Prompt. Rewrite the lines starting with the line that contains "In the depicted scene, out of" and continuing through the line that contains "Answer: [53,197] →", replacing "farthest" with "most distant" and leaving everything else unchanged.

-- BEGIN --

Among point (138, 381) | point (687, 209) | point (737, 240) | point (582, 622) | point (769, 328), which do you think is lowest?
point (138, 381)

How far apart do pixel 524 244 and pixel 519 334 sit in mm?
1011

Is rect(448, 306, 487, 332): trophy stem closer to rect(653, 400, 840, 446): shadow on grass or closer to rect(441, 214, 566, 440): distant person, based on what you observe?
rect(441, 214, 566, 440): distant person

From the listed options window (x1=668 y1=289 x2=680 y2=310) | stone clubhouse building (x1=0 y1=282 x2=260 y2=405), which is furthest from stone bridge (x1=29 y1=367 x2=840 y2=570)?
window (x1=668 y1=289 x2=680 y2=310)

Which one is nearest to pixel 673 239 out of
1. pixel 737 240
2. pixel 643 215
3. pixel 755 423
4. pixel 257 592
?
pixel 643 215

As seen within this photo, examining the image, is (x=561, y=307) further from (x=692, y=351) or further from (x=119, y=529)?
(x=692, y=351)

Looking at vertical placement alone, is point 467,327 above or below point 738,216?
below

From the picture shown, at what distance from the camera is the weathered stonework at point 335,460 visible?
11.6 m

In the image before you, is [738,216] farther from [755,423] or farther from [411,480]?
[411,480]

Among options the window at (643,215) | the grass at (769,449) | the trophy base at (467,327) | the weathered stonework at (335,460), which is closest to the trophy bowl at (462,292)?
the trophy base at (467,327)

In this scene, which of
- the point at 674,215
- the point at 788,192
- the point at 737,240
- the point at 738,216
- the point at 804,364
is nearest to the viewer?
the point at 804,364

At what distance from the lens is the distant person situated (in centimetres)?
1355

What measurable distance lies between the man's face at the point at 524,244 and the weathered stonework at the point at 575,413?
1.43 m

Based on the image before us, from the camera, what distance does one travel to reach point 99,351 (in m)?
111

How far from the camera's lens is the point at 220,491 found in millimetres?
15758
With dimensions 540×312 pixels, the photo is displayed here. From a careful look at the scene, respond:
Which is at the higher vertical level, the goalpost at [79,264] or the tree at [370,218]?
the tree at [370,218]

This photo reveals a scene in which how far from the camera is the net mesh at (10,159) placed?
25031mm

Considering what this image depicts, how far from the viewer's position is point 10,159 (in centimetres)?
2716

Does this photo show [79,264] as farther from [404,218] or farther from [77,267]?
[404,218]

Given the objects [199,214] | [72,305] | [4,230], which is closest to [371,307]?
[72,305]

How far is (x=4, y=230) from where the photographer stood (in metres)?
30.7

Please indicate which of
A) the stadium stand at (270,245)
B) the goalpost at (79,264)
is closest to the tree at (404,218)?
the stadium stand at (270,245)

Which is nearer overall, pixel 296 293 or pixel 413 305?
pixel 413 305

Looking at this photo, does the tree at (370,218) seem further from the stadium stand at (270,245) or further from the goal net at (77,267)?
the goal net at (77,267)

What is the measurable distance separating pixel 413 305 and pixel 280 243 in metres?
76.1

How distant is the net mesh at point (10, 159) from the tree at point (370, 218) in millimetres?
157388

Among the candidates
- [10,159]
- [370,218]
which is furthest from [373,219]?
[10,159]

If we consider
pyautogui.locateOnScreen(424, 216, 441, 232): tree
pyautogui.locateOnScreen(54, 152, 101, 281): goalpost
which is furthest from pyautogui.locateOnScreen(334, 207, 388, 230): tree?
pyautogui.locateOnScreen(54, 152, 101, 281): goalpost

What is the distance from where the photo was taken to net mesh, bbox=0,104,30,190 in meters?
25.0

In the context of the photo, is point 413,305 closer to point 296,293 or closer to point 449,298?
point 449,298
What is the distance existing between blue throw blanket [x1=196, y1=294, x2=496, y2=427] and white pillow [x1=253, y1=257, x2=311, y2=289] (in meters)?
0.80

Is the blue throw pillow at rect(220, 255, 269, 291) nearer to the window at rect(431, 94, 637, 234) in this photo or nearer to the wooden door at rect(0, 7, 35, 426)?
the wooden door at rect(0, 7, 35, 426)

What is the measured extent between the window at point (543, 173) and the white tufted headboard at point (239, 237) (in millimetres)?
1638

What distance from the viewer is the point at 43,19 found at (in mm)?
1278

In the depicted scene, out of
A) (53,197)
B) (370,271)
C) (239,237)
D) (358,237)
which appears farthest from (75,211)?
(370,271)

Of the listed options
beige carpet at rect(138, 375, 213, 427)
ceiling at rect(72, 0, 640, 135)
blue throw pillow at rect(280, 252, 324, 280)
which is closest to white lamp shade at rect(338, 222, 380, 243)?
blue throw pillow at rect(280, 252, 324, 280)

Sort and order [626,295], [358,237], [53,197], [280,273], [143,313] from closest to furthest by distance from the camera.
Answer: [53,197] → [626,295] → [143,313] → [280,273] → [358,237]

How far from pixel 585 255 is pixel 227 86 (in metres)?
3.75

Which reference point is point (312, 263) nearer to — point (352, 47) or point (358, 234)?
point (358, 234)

-- END --
-- BEGIN --

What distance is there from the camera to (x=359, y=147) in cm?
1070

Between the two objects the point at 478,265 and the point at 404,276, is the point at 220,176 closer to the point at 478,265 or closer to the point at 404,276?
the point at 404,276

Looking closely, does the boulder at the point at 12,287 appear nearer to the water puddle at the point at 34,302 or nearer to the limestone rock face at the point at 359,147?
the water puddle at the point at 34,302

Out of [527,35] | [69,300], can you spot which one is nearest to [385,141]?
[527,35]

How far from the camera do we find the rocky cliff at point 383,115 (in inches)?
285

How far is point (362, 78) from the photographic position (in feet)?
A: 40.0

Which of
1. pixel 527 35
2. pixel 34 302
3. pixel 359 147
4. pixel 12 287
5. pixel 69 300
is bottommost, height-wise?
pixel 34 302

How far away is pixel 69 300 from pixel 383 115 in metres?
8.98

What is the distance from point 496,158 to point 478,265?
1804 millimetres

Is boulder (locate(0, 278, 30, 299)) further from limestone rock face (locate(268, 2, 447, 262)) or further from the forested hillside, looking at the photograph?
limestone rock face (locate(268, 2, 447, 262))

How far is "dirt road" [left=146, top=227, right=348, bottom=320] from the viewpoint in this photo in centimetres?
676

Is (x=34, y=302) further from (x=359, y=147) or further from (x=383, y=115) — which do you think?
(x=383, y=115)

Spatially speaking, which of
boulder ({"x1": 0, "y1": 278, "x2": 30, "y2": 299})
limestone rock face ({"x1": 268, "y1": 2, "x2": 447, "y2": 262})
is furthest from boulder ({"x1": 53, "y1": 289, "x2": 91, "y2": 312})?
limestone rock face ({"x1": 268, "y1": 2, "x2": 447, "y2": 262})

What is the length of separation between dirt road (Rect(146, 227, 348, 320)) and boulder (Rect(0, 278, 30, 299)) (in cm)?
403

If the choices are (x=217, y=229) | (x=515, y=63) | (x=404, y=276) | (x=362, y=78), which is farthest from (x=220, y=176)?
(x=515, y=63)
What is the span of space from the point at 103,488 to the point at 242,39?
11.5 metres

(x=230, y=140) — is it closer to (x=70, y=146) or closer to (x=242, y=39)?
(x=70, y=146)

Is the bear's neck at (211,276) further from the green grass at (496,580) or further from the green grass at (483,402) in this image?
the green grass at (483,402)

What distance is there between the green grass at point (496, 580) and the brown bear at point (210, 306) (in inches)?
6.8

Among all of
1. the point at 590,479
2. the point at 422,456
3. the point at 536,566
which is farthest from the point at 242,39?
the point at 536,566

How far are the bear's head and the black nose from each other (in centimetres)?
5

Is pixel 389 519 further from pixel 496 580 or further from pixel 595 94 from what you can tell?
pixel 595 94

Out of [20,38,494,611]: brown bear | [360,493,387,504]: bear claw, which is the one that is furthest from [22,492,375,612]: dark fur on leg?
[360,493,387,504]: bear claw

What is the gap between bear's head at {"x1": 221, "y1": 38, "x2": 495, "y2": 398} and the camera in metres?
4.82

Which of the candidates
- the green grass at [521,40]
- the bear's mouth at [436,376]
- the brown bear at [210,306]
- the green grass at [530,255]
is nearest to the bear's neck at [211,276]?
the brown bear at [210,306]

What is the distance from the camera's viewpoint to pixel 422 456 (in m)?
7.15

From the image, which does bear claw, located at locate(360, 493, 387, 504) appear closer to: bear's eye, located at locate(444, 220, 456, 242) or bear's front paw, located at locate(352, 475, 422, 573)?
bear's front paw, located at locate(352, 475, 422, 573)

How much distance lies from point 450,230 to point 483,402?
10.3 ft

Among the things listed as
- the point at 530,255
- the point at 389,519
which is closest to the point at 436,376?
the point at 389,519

-- END --

Output of the exercise.
In the depicted scene, out of
A) (53,197)
B) (370,271)
C) (239,237)
D) (358,237)
which appears most distant from (75,211)?
(370,271)

Of the listed options
beige carpet at rect(138, 375, 213, 427)
ceiling at rect(72, 0, 640, 135)
blue throw pillow at rect(280, 252, 324, 280)
which is closest to white lamp shade at rect(338, 222, 380, 243)?
blue throw pillow at rect(280, 252, 324, 280)

Sort and order [626,295], [358,237], [53,197], [280,273], [143,313] from closest to furthest by distance from the camera.
Answer: [53,197] → [626,295] → [143,313] → [280,273] → [358,237]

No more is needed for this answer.